§ **PASSAGE TO READ**:
———
Let us explain the concept further through the following flow diagrams. Consider a function f(x) = 4x - 7. The flow diagram of this function is drawn below.

Flow diagram of an original function Flow diagram of an original function

This flow diagram shows that when x is multiplied by 4, we get 4x. Finally, after subtracting 7 from 4x, we get the original function f(x) = 4x - 7.

Now, we will reverse all the arithmetic operations of the function f(x) = 4x - 7 to get its inverse function. The flow diagram of the anti function of f(x) = 4x - 7 will look like this:

Flow diagram of an inverse function Flow diagram of an inverse function

 

The above flow diagram shows that when 7 is added to y, we get y + 7. After dividing by 4, we get the function g(x) = \frac{y + 7} {4}.

You can also compare and contrast the flow diagrams of the function and its inverse. If the original function goes through multiplication by 4, then while finding its inverse, the function is divided by 4. The same happens with the other arithmetic operations such as addition and subtraction. This shows that the arithmetic operations are reversed in the inverse function.

Example 1

If f(x) = x ^3, then find f(x) and  f ' (x) for the following input values.

a) x = 3

b) x = 5

Solution

a) x = 3

Put x = 3 into the function f(x) = x ^3.

f(3) = 3 ^3 = 27

27 is the output of the original function. if we input the value of x = 3. Now, let us find the inverse of the function.

f ' (27) = \sqrt[3]{27} = 3

b) x = 5

Put x = 5 into the function f(x) = x ^3.

f(5) = 5 ^3 = 125

125 is the output of the original function, if we input the value of x = 3. Now, let us find the inverse of the function.

f ' (125) = \sqrt[3]{125} = 5

Inverse Function Rule

Inverse function rule says that if f ^ {-1} (x) = g(x), then f(g(x)) = x.

\frac{d}{d(x)} f (g(x)) = \frac{d} {d(x)} x

f' (g(x)) \cdot g'(x) = 1

g'(x) = \frac{1} {f'(g(x))}

The inverse function rule is the fundamental theorem of calculus. You can use this theorem to find the derivatives of the inverses of functions.
———
§ **RECORDED DATA**:

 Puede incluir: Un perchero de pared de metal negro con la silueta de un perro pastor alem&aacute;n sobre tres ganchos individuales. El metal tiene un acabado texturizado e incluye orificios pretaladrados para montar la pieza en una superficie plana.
———
Pick up the inverse functions lesson after its final sentence and carry it forward. The material has no connection to the inverse functions lesson.

 

Example 2

If g(x) is the inverse function for f(x) = 4x^3 + 7x^2 +5x + 5 . Compute the value of g ' (-9).

Solution

We will solve the question step by step using the derivative inverse rule.

Step 1

In this step, we will find the derivative of the original function f(x) using the derivative sum and power rules which are important differentiation rules.

f ' (x) = 3 \cdot 4 x ^3 + 2 \cdot 7 x + 5

f ' (x) = 12 x ^3 + 14x + 5

Step 2

In this step, we need to find out the value of x in such a way that f(x) = y. In other words, we can say that f(x) = -9.

We will set the original function equal to -9.

4x^3 + 7x^2 +5x + 5 = -9

Now by looking at the function we can see that if we plug x = -2 in the original function, we will get the answer  -9.

4 (-2) ^3 + 7 (-2) ^2 + 5 (-2) + 5 = -9

Step 3

Now, we will put together all the values in the inverse function rule to get the answer. The inverse function rule says that g'(x) = \frac{1} {f'(g(x))}.

If g' (y) = x, then it means that g' (-9) = -2.

Plug the values in the main rule like this:

g'(x) = \frac{1} {f'(g(x))}

g ' (-9) = \frac{1}{f ' (-2)}

We know that f' (x) = 12 x ^3 + 14x + 5

f ' (-2) = 12 (-2) ^3 + 14 (-2) + 5

f ' (-2) = -96 - 28 + 5 = -119

g ' (-9) = \frac{1}{-119}

g ' (-9) = -\frac{1}{119}

 

Example 3

If g(x) is the inverse function for f(x) = x^3 + 2x^2 - 3x + 1 . Find the value of g ' (1).

Solution

To calculate the value of g ' (1), we will follow the steps below.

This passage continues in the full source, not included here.